Fishing Status of Vessels Using the AIS: A Big Data and Machine Learning Approach
Principal Investigator: Thomas Sproul (URI CELS)
Collaborators: Julia Livermore (RI DEM)
Funding Source: Massachusetts Clean Energy Center, Bureau of Ocean Energy Management, RI DEM
This project is a collaboration between Dr. Tom Sproul (Environmental & Natural Resource Economics at URI) and Julia Livermore (RI DEM). The overarching goal of this study is to generate improved maps of fishing effort and landings values at sea. A technical study is needed because established methods are known to contain substantial inaccuracies, and newer approaches have not been applied to species of interest in Southern New England’s offshore wind lease areas. The project will form a baseline that can be used to limit conflicts between wind development and commercial fishing and to assess changes in fishing practices after wind farm development.

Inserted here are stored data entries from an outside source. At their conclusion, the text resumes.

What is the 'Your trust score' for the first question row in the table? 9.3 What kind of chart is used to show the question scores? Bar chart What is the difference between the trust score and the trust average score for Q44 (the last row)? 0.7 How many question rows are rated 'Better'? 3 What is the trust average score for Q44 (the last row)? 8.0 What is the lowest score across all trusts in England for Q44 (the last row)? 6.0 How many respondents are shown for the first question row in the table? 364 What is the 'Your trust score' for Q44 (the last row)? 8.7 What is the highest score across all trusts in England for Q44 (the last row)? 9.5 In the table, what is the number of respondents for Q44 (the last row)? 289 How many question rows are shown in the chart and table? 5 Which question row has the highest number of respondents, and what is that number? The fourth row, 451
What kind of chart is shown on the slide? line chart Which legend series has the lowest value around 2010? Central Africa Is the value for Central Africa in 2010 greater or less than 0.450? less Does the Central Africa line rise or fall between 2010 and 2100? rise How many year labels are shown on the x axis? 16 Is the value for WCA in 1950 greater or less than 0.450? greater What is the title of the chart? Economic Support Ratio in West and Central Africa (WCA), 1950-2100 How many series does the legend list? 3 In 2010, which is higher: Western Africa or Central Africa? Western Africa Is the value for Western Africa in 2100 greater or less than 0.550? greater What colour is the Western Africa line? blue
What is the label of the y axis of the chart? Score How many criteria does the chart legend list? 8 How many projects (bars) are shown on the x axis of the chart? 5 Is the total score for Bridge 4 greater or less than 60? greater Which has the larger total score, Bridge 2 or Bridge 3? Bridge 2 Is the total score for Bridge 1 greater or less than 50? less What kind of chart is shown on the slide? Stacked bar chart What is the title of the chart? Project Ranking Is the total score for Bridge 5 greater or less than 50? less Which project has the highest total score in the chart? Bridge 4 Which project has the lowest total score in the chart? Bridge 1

To achieve the project goals, the team will merge data from the AIS (Automatic Identification System), VMS (Vessel Monitoring System), VTRs (Vessel Trip Reports), dealer reports, United States Coast Guard registry records, and the NOAA Observer Program. They will also employ a novel approach of using fishing industry input for expert labelling of the AIS data. The team will then develop a machine learning approach to modeling the probability of fishing based on vessel activity at the Fishery Management Plan (FMP) level. The model results will enable developing fishing activity maps by extrapolating to the full unlabeled data set. The project has support and will include involvement from the Massachusetts Fishermen’s Partnership, the Commercial Fisheries Research Foundation, the Responsible Offshore Development Alliance, and the Commercial Fisheries Center of Rhode Island. Key outputs will be:
- fishing activity maps, to be available on the Northeast Ocean Data Portal,
- publicly available, open source computer code for replication by other scientists,
- measurement of improvements of landings estimates relative to existing approaches, and
- submission of our findings for publication in peer reviewed scientific journals.